**What to do**. Render the items from their first line through the line holding "423, 271] →", inclusive, as a Markdown table with a Number column giving the row number and a Text column giving the line, leaving out blank lines.

**Supplied material**.
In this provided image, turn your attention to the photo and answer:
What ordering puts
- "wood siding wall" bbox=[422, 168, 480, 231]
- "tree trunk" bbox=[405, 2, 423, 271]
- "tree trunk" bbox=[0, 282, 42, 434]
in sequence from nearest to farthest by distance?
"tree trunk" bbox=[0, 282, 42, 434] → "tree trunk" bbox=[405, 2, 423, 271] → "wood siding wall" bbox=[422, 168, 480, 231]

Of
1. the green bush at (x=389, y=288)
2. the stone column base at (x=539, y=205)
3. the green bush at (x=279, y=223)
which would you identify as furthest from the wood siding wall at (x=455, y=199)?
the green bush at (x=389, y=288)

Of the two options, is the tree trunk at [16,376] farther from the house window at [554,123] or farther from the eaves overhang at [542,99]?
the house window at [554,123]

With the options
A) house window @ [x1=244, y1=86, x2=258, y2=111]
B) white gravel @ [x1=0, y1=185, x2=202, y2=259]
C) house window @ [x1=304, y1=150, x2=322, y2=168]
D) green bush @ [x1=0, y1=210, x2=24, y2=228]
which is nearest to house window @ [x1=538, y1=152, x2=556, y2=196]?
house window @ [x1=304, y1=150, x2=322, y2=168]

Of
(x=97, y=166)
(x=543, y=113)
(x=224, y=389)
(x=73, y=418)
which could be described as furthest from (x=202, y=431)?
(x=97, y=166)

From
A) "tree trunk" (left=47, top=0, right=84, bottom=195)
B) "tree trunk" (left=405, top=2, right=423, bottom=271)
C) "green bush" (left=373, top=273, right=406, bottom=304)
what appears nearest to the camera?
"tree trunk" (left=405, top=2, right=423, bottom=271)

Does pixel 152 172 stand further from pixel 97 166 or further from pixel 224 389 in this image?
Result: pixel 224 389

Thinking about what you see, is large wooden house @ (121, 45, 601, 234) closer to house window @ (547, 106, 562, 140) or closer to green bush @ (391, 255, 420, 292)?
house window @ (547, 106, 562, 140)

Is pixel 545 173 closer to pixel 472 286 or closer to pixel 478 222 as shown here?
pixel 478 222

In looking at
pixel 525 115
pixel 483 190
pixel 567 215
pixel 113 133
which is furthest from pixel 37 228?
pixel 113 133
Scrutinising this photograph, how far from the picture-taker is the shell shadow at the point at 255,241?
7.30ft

**Result of this exercise**.
| Number | Text |
|---|---|
| 1 | In this provided image, turn your attention to the photo and answer: |
| 2 | What ordering puts |
| 3 | - "wood siding wall" bbox=[422, 168, 480, 231] |
| 4 | - "tree trunk" bbox=[405, 2, 423, 271] |
| 5 | - "tree trunk" bbox=[0, 282, 42, 434] |
| 6 | in sequence from nearest to farthest by distance? |
| 7 | "tree trunk" bbox=[0, 282, 42, 434] → "tree trunk" bbox=[405, 2, 423, 271] → "wood siding wall" bbox=[422, 168, 480, 231] |